Clara refuses to be ruffled. ‘So you think it’s all just a question of numbers? An idea or work only has value if it’s got mass appeal?’
Freya shakes her head. ‘I don’t know. Most of the time I like to think otherwise, but sometimes I just don’t know, and I wonder about our smug surety in our opinions, I really do.’ She reaches for the wine. ‘And on my bad days, I feel it’s all so pointless. We vote Green, knowing Labor will get in and knowing they’re a con-job, pretending to care about the kind of issues people like us care about without ever really doing anything. And we also know it would be a disaster if by some miracle the Greens actually got real power.

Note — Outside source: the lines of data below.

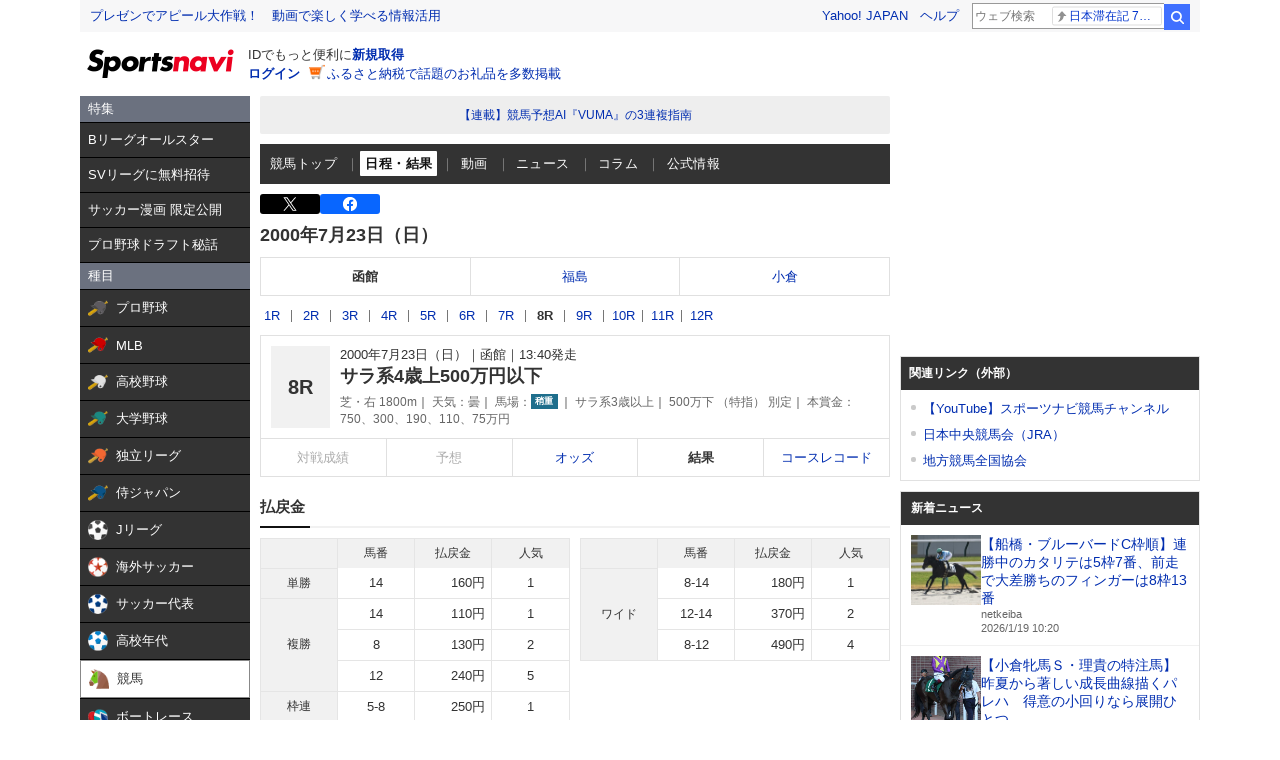

--- FILE ---
content_type: text/html; charset=utf-8
request_url: https://www.google.com/recaptcha/api2/aframe
body_size: 268
content:
<!DOCTYPE HTML><html><head><meta http-equiv="content-type" content="text/html; charset=UTF-8"></head><body><script nonce="UI706l5miM7mFOVOLP64LQ">/** Anti-fraud and anti-abuse applications only. See google.com/recaptcha */ try{var clients={'sodar':'https://pagead2.googlesyndication.com/pagead/sodar?'};window.addEventListener("message",function(a){try{if(a.source===window.parent){var b=JSON.parse(a.data);var c=clients[b['id']];if(c){var d=document.createElement('img');d.src=c+b['params']+'&rc='+(localStorage.getItem("rc::a")?sessionStorage.getItem("rc::b"):"");window.document.body.appendChild(d);sessionStorage.setItem("rc::e",parseInt(sessionStorage.getItem("rc::e")||0)+1);localStorage.setItem("rc::h",'1768787202429');}}}catch(b){}});window.parent.postMessage("_grecaptcha_ready", "*");}catch(b){}</script></body></html>

--- FILE ---
content_type: image/svg+xml
request_url: https://s.yimg.jp/images/keiba/all_device/pc/icon/tri1.svg
body_size: -46
content:
<?xml version="1.0" encoding="UTF-8"?><svg id="_イヤー_2" xmlns="http://www.w3.org/2000/svg" viewBox="0 0 33.52 29.05"><defs><style>.cls-1{fill:#333;}</style></defs><g id="Action"><path class="cls-1" d="M33.52,29.05H0L16.76,0l16.76,29.05Zm-31.3-1.3H31.3L16.76,2.55,2.22,27.75Z"/></g></svg>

They couldn’t manage it.’ She smiles ruefully. ‘And I hate the fact I’ve now just said “people like us” too – it makes me cringe.’
Julia intervenes. ‘Frank says your play i
s amazing – irrelevant or not.’ She looks at him. ‘His words.’ She pushes the bottle towards Freya. ‘Who knows, maybe it’ll play to packed houses.’
Freya laughs. ‘Even then I’d only be reaching a couple of thousand people.’
Louise leans forward. ‘I want to see it,’ she says. ‘I’ve been desperate for something worthwhile to direct.’
Freya glances across at Frank, who sits at the other end of the long white table, glasses and bottles and plates and food and people between them. ‘It was enough to convince me that making the move back here was a good thing.’ He smiles in Freya’s direction. ‘Where’s Matt?’ he asks.
Ignoring his question, Freya turns back to Louise. ‘It must be close now,’ she says, referring to the baby.
‘Less than two months.’ Louise smiles. ‘And I’ve been feeling great. I’ve been looking at duplexes with Scot and Alistair. We’re going to try to live together.’
They talk briefly about working with small children. ‘It’ll be hard,’ Louise says at one point. ‘I’ll be a single parent.’
Freya is surprised. ‘It doesn’t sound like it,’ she corrects her. ‘There’ll be three of you.’
But Louise continues talking, ignoring her comment, as she complains about how inhospitable the film industry is to the realities of motherhood, and her anxiety about what this will mean for her career.
‘I suppose as director I can call the shots to some extent –’ and she reaches across the table for another sugarcane and prawn roll – ‘make the whole process more amenable to parenting, but there are always limitations. The sheer cost of a production means ridiculous hours.’
‘Get Scot and Alistair to step in,’ Freya suggests, but again Louise ignores her.
‘Has she told you?’ Louise nods in the direction of Anna, and Freya shakes her head.
‘Oh.’ Louise looks embarrassed but also pleased with herself. There’s smugness in her expression as she runs her hand over her own stomach and looks meaningfully to where Anna is sitting at the other end of the table.